Start of Text
Project Update: Multi-threading or Cluster Computing?

Recently, I’ve been faced with a problem where I feel my metagenome comparator program is running too slow. The main reason behind it is that it’s performing operations that occur multiple times in a loop. These operations involve different tasks such as: reading lines from text, creating objects, inserting those objects into a data structure, retrieving those objects from the data structure, and writing the data structures to disk (just to name a few). So it would be natural to suggest to someone in my position to parallelize it all, and that’s exactly what I want to do. However, I’ve never written any type of parallel applications, and thus, I need to do a little bit of learning and researching into parallel programming. (More of my ramblings after the Read More break)

What I Know

  • Multi-threading is the implementation most people would go with when parallelizing their code. With our multi-core cpus, multi-threading becomes a very powerful idea for any program or application that utilizes it. Each thread spawned has access to the same information in memory and can synchronize their tasks efficiently and effectively. The programming overhead to manage threads does not seem to be too complicated with the ability to easily control which piece of data and information each thread accesses.
  • Cluster computing is another method in parallel computing where multiple linked computers can achieve parallelism by splitting the work done to complete an entire task. This type is sometimes known as Beowulf computing. Most use a Message Passing Interface (MPI) to synchronize any communication needed between each node in the cluster.
End of Text
Start of Raw data
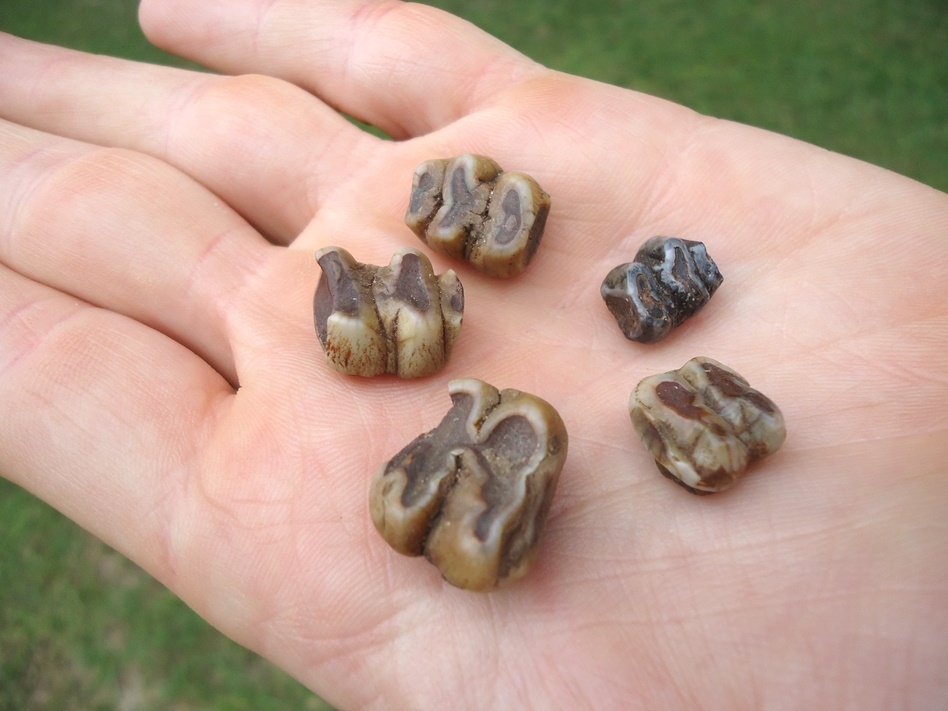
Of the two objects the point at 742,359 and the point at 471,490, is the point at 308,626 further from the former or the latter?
the point at 742,359

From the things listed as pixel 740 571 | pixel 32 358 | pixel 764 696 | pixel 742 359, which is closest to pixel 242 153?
pixel 32 358

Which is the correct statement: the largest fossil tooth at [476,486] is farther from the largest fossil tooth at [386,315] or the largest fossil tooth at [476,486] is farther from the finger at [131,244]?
the finger at [131,244]

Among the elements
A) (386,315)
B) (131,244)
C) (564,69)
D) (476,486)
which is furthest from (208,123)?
(564,69)

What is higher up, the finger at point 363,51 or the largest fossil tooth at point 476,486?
the finger at point 363,51

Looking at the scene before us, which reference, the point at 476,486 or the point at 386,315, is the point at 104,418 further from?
the point at 476,486

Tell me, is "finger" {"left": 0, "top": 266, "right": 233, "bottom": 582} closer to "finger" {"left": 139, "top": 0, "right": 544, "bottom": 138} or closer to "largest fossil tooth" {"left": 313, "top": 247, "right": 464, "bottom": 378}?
"largest fossil tooth" {"left": 313, "top": 247, "right": 464, "bottom": 378}

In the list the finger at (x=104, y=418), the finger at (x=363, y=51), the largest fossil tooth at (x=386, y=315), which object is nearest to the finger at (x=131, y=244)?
the finger at (x=104, y=418)

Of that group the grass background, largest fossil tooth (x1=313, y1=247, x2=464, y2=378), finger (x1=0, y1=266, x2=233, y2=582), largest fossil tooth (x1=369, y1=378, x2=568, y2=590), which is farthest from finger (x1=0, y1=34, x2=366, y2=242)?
the grass background

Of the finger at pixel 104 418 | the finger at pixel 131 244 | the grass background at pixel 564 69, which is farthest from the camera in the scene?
the grass background at pixel 564 69
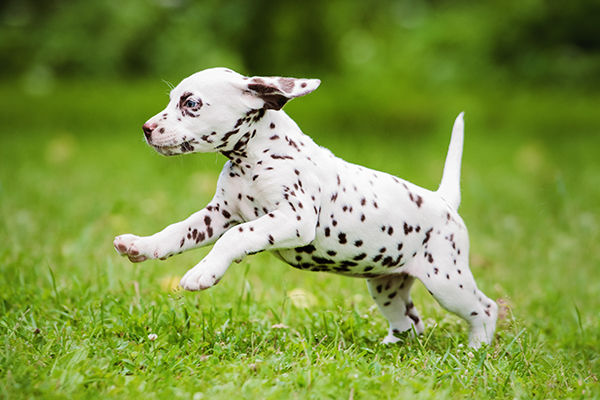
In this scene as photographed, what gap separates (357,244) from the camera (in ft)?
End of Raw data
| Activity list |
a) From the project update, copy the passage starting at "What I Know" and ending at "in the cluster.".
b) List the tasks that the project update names as operations performed repeatedly in the loop of the metagenome comparator program.

| Answers per task |
a)
What I Know

  • Multi-threading is the implementation most people would go with when parallelizing their code. With our multi-core cpus, multi-threading becomes a very powerful idea for any program or application that utilizes it. Each thread spawned has access to the same information in memory and can synchronize their tasks efficiently and effectively. The programming overhead to manage threads does not seem to be too complicated with the ability to easily control which piece of data and information each thread accesses.
  • Cluster computing is another method in parallel computing where multiple linked computers can achieve parallelism by splitting the work done to complete an entire task. This type is sometimes known as Beowulf computing. Most use a Message Passing Interface (MPI) to synchronize any communication needed between each node in the cluster.

b)
- reading lines from text
- creating objects
- inserting those objects into a data structure
- retrieving those objects from the data structure
- writing the data structures to disk